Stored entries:

↓

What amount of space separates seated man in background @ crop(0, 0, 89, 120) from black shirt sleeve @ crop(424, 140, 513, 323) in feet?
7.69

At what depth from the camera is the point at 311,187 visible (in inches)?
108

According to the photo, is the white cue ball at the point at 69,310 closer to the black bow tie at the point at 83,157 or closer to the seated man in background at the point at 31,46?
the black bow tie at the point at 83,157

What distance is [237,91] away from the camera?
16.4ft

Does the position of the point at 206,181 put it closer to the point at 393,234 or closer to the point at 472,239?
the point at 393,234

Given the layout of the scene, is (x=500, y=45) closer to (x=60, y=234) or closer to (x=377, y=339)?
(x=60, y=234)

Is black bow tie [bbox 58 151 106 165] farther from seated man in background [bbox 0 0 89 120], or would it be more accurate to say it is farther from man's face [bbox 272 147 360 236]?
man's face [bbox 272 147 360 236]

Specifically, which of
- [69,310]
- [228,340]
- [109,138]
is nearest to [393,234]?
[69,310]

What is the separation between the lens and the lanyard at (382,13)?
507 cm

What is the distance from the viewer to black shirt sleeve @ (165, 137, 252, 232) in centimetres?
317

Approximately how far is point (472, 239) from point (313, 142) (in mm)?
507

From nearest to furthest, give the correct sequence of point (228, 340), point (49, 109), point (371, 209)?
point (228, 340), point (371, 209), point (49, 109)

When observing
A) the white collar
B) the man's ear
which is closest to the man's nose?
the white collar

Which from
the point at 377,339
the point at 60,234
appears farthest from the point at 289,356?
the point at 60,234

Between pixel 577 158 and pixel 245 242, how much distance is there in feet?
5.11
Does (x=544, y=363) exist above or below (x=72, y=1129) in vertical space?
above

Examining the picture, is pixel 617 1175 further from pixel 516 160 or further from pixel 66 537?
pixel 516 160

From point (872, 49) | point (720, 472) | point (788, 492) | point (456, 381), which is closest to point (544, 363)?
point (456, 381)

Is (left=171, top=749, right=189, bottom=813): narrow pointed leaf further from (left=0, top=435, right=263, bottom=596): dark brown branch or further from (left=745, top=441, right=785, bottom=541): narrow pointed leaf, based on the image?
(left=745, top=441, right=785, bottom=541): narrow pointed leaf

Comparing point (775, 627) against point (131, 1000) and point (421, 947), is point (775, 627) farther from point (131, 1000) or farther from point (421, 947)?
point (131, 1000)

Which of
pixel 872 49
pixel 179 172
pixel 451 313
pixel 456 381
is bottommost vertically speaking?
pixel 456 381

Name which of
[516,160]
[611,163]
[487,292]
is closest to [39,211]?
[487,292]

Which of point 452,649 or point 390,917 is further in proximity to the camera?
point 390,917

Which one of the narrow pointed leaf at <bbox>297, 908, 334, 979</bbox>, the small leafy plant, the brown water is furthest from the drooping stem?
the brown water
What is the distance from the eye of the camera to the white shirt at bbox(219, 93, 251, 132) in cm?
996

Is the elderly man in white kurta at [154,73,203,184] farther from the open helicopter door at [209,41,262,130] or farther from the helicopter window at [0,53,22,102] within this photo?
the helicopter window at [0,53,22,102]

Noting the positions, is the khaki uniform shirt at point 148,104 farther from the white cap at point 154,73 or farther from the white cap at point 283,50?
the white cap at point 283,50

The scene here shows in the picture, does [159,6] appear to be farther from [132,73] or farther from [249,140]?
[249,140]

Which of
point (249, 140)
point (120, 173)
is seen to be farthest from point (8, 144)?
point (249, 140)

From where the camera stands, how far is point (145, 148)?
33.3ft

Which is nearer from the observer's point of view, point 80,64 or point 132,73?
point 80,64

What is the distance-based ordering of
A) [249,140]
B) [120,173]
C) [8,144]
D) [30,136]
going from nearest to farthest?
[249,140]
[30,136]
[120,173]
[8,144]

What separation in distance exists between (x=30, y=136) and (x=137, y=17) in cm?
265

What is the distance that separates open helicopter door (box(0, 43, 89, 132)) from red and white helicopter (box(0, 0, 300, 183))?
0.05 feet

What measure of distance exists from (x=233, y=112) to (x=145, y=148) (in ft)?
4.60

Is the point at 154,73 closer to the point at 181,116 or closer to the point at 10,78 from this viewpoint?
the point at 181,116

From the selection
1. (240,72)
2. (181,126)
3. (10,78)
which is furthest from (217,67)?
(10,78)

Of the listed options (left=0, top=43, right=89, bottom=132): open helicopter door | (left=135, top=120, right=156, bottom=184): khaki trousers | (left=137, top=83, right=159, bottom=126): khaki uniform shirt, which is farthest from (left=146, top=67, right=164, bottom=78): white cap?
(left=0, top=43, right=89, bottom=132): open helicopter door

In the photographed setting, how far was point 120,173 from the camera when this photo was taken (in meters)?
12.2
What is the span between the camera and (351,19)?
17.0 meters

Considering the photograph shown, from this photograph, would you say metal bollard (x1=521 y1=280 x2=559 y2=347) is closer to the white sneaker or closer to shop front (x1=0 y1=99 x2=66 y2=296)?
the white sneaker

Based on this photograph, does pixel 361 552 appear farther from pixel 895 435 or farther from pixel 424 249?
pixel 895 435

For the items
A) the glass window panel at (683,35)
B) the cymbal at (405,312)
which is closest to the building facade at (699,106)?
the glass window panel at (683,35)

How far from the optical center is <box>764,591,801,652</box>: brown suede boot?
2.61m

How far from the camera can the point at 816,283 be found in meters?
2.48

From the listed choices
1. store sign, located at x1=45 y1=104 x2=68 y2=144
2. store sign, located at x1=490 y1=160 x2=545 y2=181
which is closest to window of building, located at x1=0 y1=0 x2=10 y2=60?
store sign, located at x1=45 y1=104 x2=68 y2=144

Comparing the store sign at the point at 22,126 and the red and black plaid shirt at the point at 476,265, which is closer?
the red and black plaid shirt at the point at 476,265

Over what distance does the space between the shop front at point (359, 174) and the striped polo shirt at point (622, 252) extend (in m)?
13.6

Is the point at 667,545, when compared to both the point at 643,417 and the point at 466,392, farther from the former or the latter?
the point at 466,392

↑

■ **Instructions to follow**
Rewrite all of the material above, switching "black shirt sleeve" to "dark shirt sleeve" wherever it appears. Leave everything else the same.

■ **Correct answer**
What amount of space separates seated man in background @ crop(0, 0, 89, 120) from dark shirt sleeve @ crop(424, 140, 513, 323) in feet?
7.69

At what depth from the camera is the point at 311,187 visible (in inches)?
108

According to the photo, is the white cue ball at the point at 69,310 closer to the black bow tie at the point at 83,157 or closer to the seated man in background at the point at 31,46?
the black bow tie at the point at 83,157

What distance is [237,91] away from the camera?
16.4ft

Does the position of the point at 206,181 put it closer to the point at 393,234 or closer to the point at 472,239?
the point at 393,234

Given the layout of the scene, is (x=500, y=45) closer to (x=60, y=234) or closer to (x=377, y=339)?
(x=60, y=234)

Is black bow tie [bbox 58 151 106 165] farther from seated man in background [bbox 0 0 89 120], or would it be more accurate to say it is farther from man's face [bbox 272 147 360 236]?
man's face [bbox 272 147 360 236]

Specifically, which of
- [69,310]
- [228,340]
- [109,138]
is nearest to [393,234]?
[69,310]

What is the separation between the lens and the lanyard at (382,13)?
507 cm

What is the distance from the viewer to dark shirt sleeve @ (165, 137, 252, 232) in centimetres?
317

Approximately how far is point (472, 239) from point (313, 142) (in mm)?
507

From nearest to furthest, give the correct sequence of point (228, 340), point (49, 109), point (371, 209)?
point (228, 340), point (371, 209), point (49, 109)

When observing
A) the white collar
B) the man's ear
which is closest to the man's nose?
the white collar

Which from
the point at 377,339
the point at 60,234
appears farthest from the point at 289,356?
the point at 60,234

Between pixel 577 158 and pixel 245 242, how much distance is there in feet?
5.11
Does (x=544, y=363) exist above or below (x=72, y=1129) in vertical space?
above

Examining the picture, is pixel 617 1175 further from pixel 516 160 or further from pixel 66 537?
pixel 516 160

From point (872, 49) | point (720, 472) | point (788, 492) | point (456, 381), which is closest to point (544, 363)?
point (456, 381)

Is (left=171, top=749, right=189, bottom=813): narrow pointed leaf further from (left=0, top=435, right=263, bottom=596): dark brown branch or further from (left=745, top=441, right=785, bottom=541): narrow pointed leaf, based on the image?
(left=745, top=441, right=785, bottom=541): narrow pointed leaf

Comparing point (775, 627) against point (131, 1000) and point (421, 947), is point (775, 627) farther from point (131, 1000) or farther from point (421, 947)?
point (131, 1000)

Which of
pixel 872 49
pixel 179 172
pixel 451 313
pixel 456 381
is bottommost vertically speaking?
pixel 456 381

Name which of
[516,160]
[611,163]
[487,292]
is closest to [39,211]?
[487,292]

Which of point 452,649 or point 390,917 is further in proximity to the camera?
point 390,917

Which one of the narrow pointed leaf at <bbox>297, 908, 334, 979</bbox>, the small leafy plant, the brown water is furthest from the drooping stem?
the brown water
What is the distance from the eye of the camera to the white shirt at bbox(219, 93, 251, 132) in cm?
996

Is the elderly man in white kurta at [154,73,203,184] farther from the open helicopter door at [209,41,262,130] or farther from the helicopter window at [0,53,22,102] within this photo?
the helicopter window at [0,53,22,102]

Noting the positions, is the khaki uniform shirt at point 148,104 farther from the white cap at point 154,73 or farther from the white cap at point 283,50?
the white cap at point 283,50

The scene here shows in the picture, does [159,6] appear to be farther from [132,73] or farther from [249,140]?
[249,140]

Which of
point (249, 140)
point (120, 173)
is seen to be farthest from point (8, 144)?
point (249, 140)

From where the camera stands, how far is point (145, 148)?
33.3ft

Which is nearer from the observer's point of view, point 80,64 or point 132,73?
point 80,64

What is the distance-based ordering of
A) [249,140]
B) [120,173]
C) [8,144]
D) [30,136]
going from nearest to farthest?
[249,140]
[30,136]
[120,173]
[8,144]

What separation in distance exists between (x=30, y=136) and (x=137, y=17) in cm?
265

What is the distance that separates open helicopter door (box(0, 43, 89, 132)) from red and white helicopter (box(0, 0, 300, 183))?
0.05 feet

What measure of distance exists from (x=233, y=112) to (x=145, y=148) (in ft)?
4.60

Is the point at 154,73 closer to the point at 181,116 or closer to the point at 10,78 from this viewpoint?
the point at 181,116

From the selection
1. (240,72)
2. (181,126)
3. (10,78)
which is furthest from (217,67)?
(10,78)

Of the listed options (left=0, top=43, right=89, bottom=132): open helicopter door | (left=135, top=120, right=156, bottom=184): khaki trousers | (left=137, top=83, right=159, bottom=126): khaki uniform shirt, which is farthest from (left=146, top=67, right=164, bottom=78): white cap?
(left=0, top=43, right=89, bottom=132): open helicopter door

In the photographed setting, how far was point 120,173 from the camera when this photo was taken (in meters)?
12.2
What is the span between the camera and (351,19)?
17.0 meters

Considering the photograph shown, from this photograph, would you say metal bollard (x1=521 y1=280 x2=559 y2=347) is closer to the white sneaker or closer to shop front (x1=0 y1=99 x2=66 y2=296)?
the white sneaker

Based on this photograph, does pixel 361 552 appear farther from pixel 895 435 or farther from pixel 424 249?
pixel 895 435

For the items
A) the glass window panel at (683,35)
B) the cymbal at (405,312)
which is closest to the building facade at (699,106)?
the glass window panel at (683,35)

How far from the optical center is <box>764,591,801,652</box>: brown suede boot?
2.61m

How far from the camera can the point at 816,283 be found in meters?
2.48

From the listed choices
1. store sign, located at x1=45 y1=104 x2=68 y2=144
2. store sign, located at x1=490 y1=160 x2=545 y2=181
which is closest to window of building, located at x1=0 y1=0 x2=10 y2=60?
store sign, located at x1=45 y1=104 x2=68 y2=144

Comparing the store sign at the point at 22,126 and the red and black plaid shirt at the point at 476,265, which is closer?
the red and black plaid shirt at the point at 476,265

Over what distance does the space between the shop front at point (359, 174) and the striped polo shirt at point (622, 252) extend (in m)?
13.6

Is the point at 667,545, when compared to both the point at 643,417 and the point at 466,392, farther from the former or the latter?
the point at 466,392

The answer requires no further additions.